Capability-Guided Compression: Toward Interpretability-Aware Budget Allocation for Large Language Models

Large language model compression has made substantial progress through pruning, quantization, and low-rank decomposition, yet a fundamental limitation persists across all existing methods: compression budgets are allocated without any representation of what individual model components functionally encode. We term this the capability-blind compression problem and argue it is a root cause of two well-documented failures -- the insensitivity of perplexity-based evaluation to reasoning capability loss, and the abrupt phase transitions in model performance recently characterized by Ma et al. (2026). We propose Capability-Guided Compression (CGC), a framework that addresses this by using Sparse Autoencoder (SAE)-derived capability density maps to allocate differential compression budgets across transformer components. Capability density is a formally defined scalar measure combining the feature breadth, activation entropy, and cross-input consistency of a component's SAE feature activation distribution. We prove theoretically that components with higher capability density exhibit lower structural redundancy and reach their individual phase transition points at lower compression ratios, providing the first pre-compression mechanism for component-level phase transition prediction. Experiments on GPT-2 Medium confirm that capability density is statistically independent of Wanda importance scores (Spearman rho = -0.054, n = 384 heads), establishing it as a genuinely novel compression signal orthogonal to all existing importance metrics. We report a negative result on PPL-based compression comparison and provide a principled diagnosis identifying GPT-2 Medium as an insufficient test bed for the full CGC hypothesis. The theoretical framework, density formalism, and orthogonality finding constitute a foundation for capability-aware compression research.

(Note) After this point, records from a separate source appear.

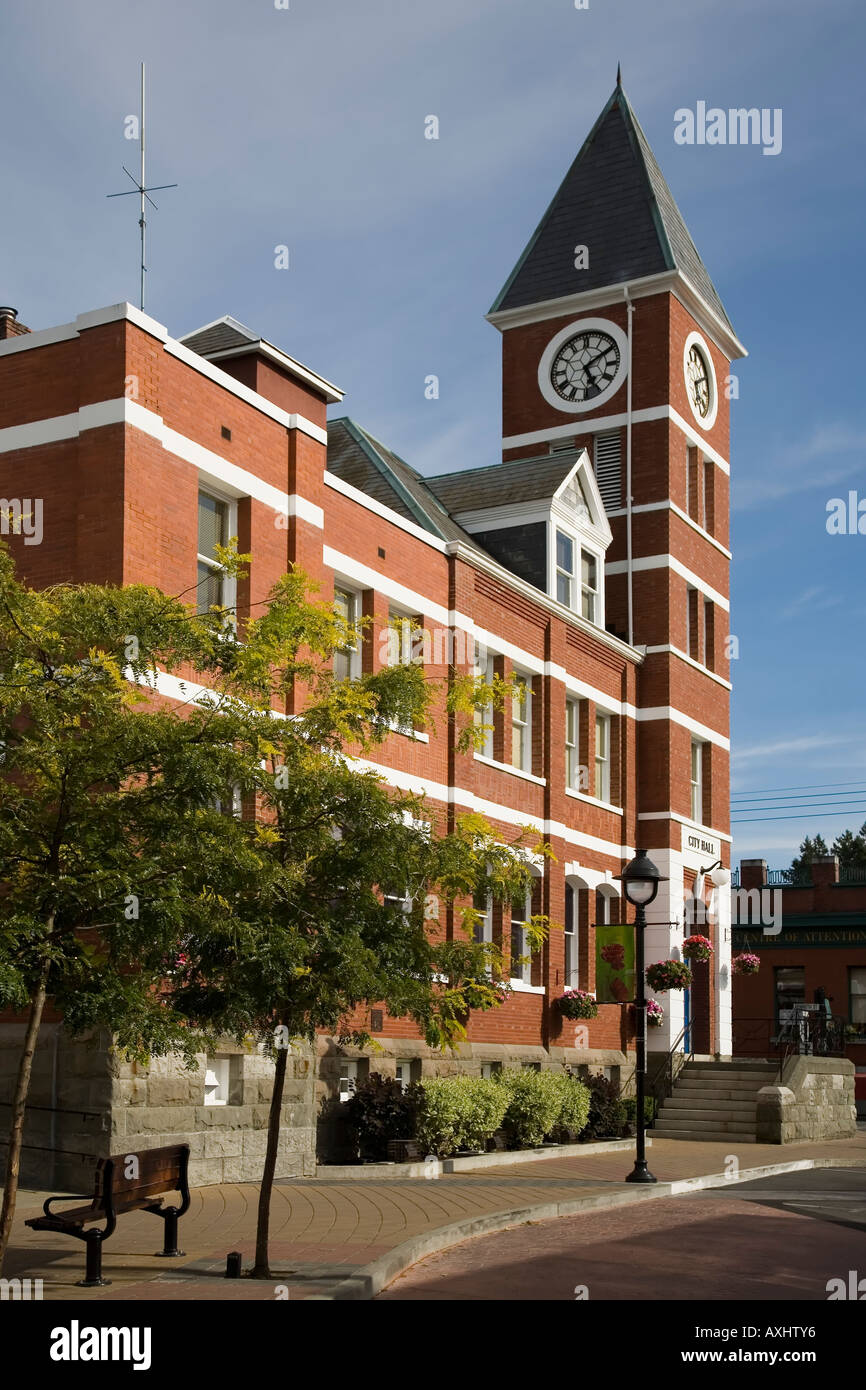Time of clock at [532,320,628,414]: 5:09
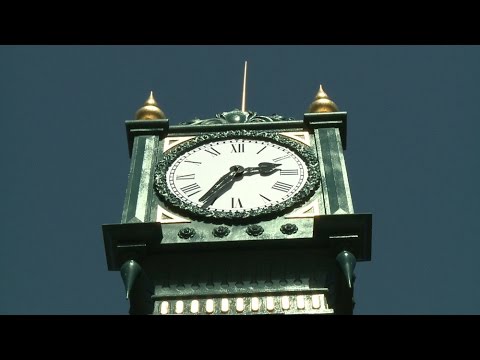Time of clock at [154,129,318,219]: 2:35
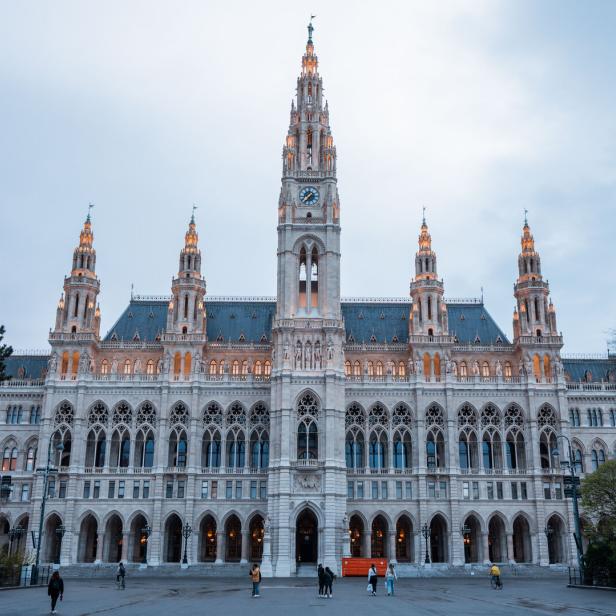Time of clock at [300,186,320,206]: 1:37
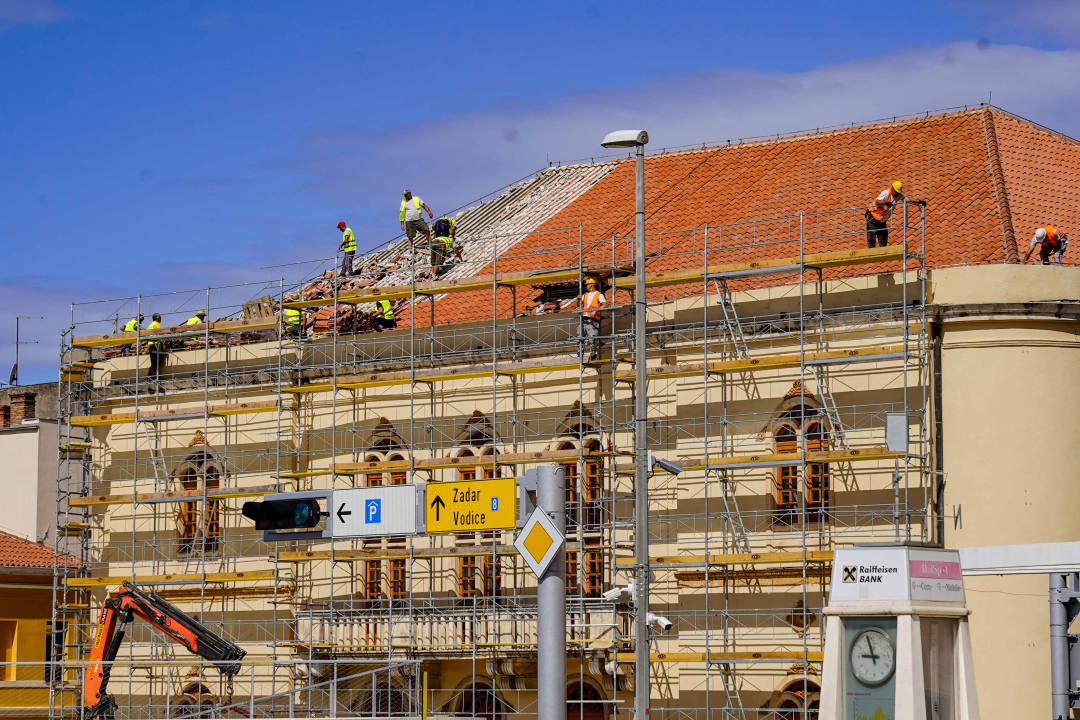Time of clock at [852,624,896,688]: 8:57
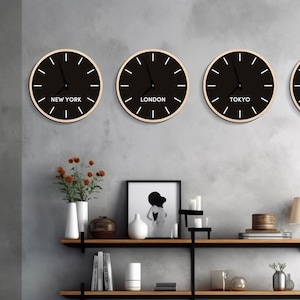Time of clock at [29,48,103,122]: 6:57
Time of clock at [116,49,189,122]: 6:57
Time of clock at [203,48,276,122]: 6:57
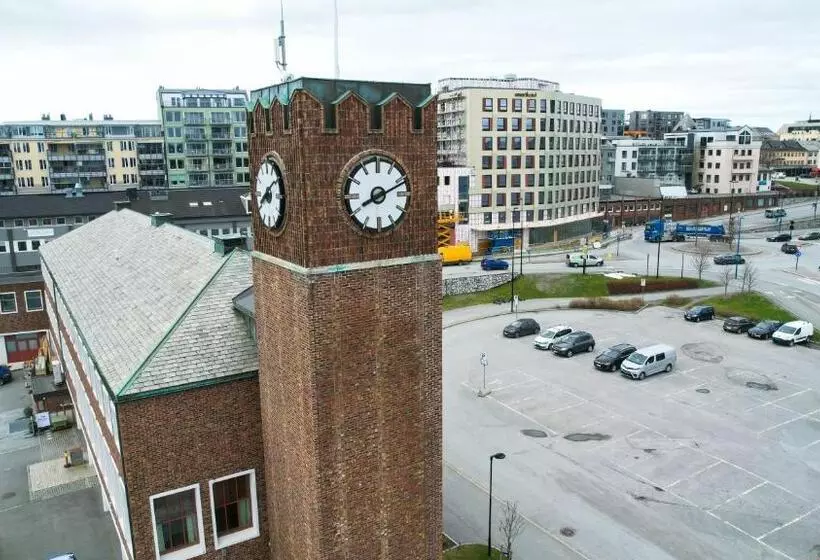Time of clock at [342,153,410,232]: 8:11
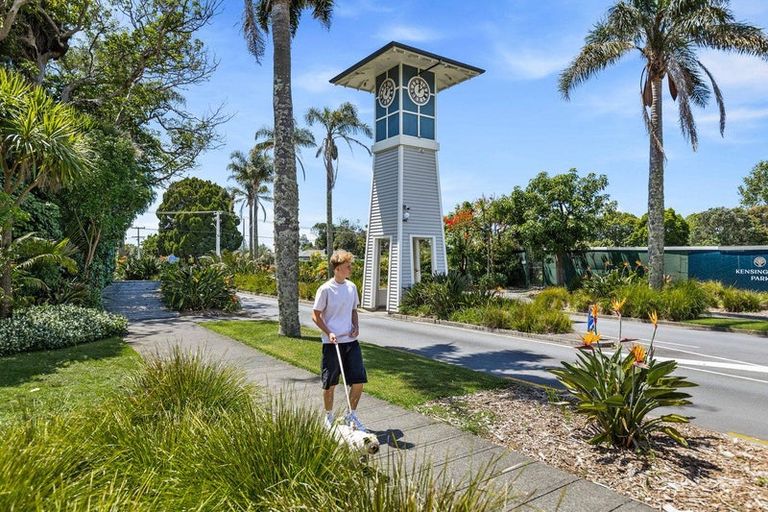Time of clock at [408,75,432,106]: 2:00
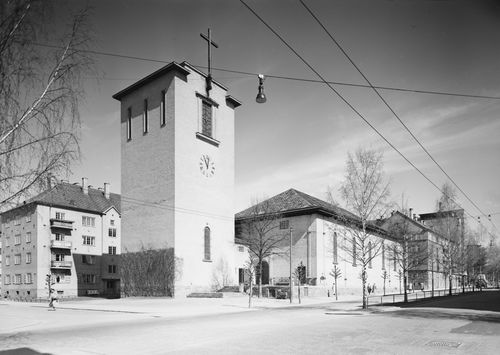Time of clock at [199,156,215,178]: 11:02
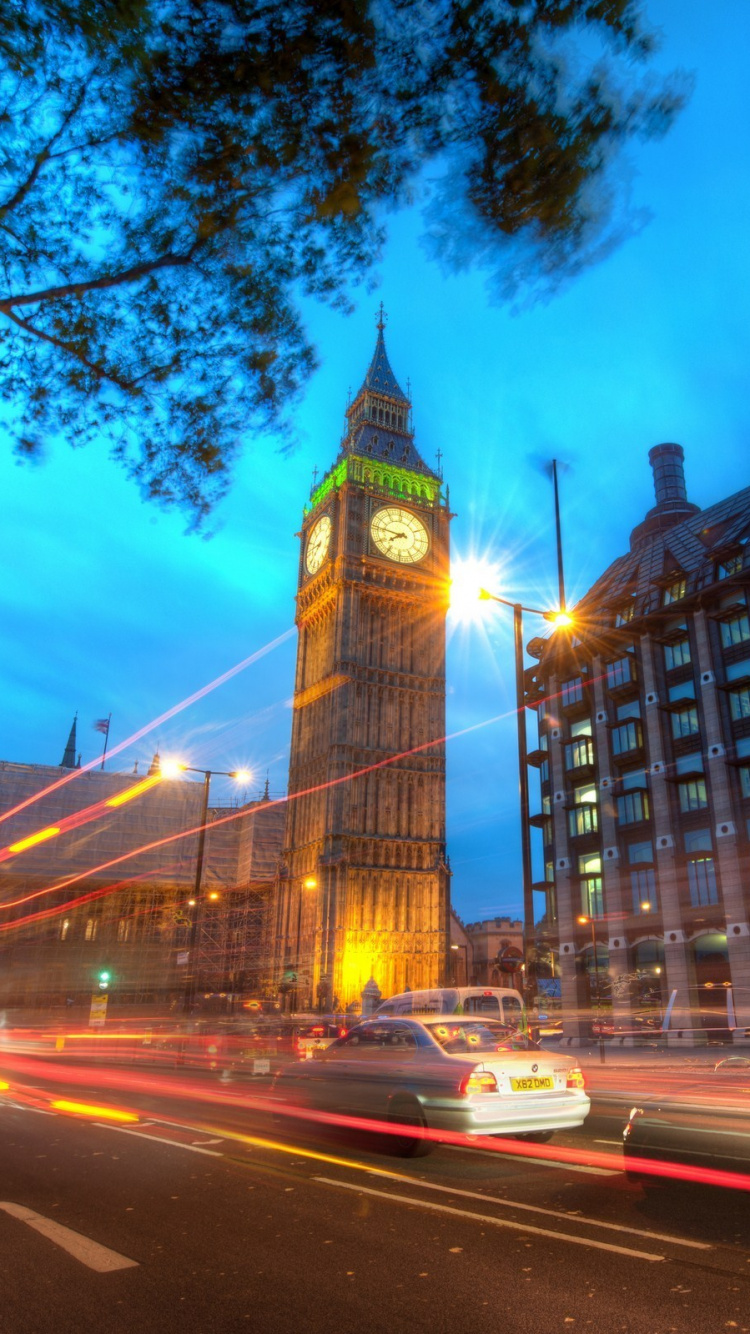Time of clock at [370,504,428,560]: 7:46
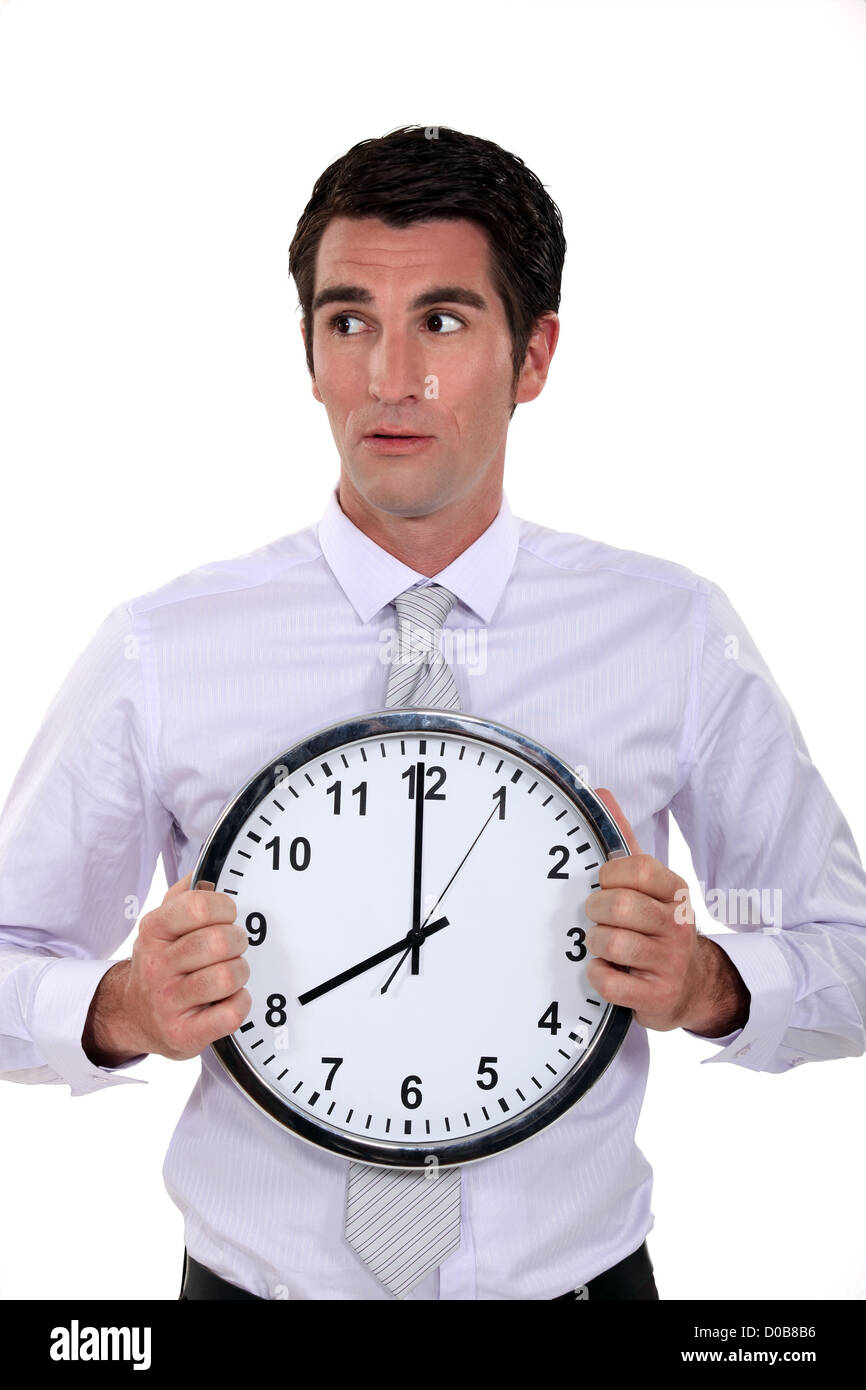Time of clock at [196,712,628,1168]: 7:59
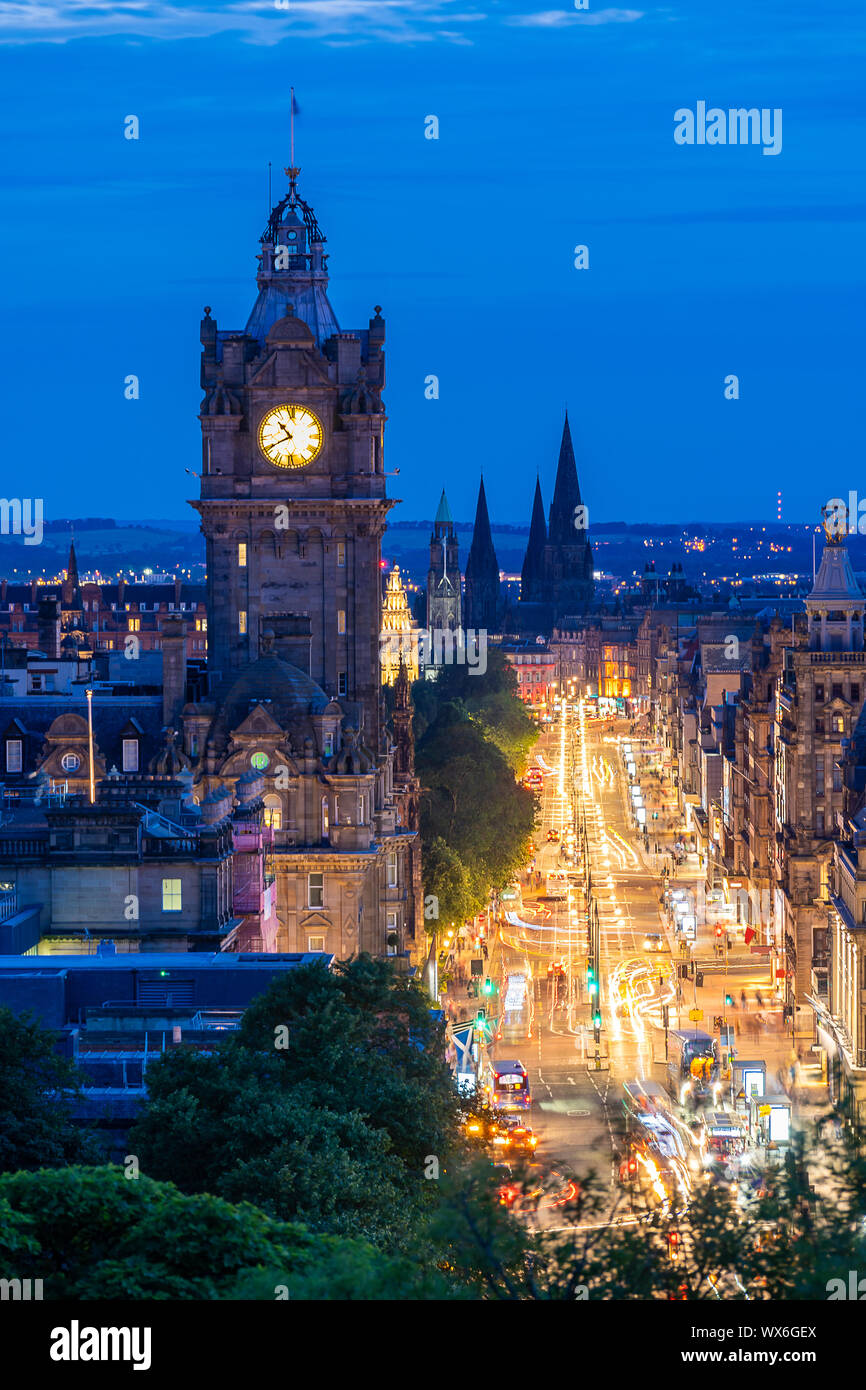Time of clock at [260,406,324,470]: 10:40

翻译：大语言模型压缩通过剪枝、量化和低秩分解已取得实质性进展，但所有现有方法仍存在一个根本性局限：压缩预算的分配完全缺乏对模型各组件功能编码内容的表征。我们将此称为能力盲压缩问题，并论证这是两类已充分记录失效现象的根本原因——基于困惑度的评估对推理能力损失不敏感，以及Ma等人（2026）最近揭示的模型性能突变相变现象。我们提出能力导向压缩框架，通过采用稀疏自编码器衍生的能力密度图，在Transformer组件间实施差异化压缩预算分配。能力密度是形式化定义的标量度量，综合了组件SAE特征激活分布的特征广度、激活熵和跨输入一致性。我们理论证明：具有更高能力密度的组件展现出更低的结构冗余度，并在更低压缩比下达到其个体相变点，这为首个组件级相变预测的预压缩机制提供了理论基础。在GPT-2 Medium上的实验证实，能力密度与Wanda重要性分数具有统计独立性（Spearman ρ = -0.054，n = 384个注意力头），确立了其作为正交于所有现有重要性度量的全新压缩信号。我们报告了基于困惑度的压缩比较的负面结果，并通过原理性诊断指出GPT-2 Medium不足以作为完整CGC假说的测试平台。该理论框架、密度形式化体系及正交性发现共同构成了能力感知压缩研究的基础。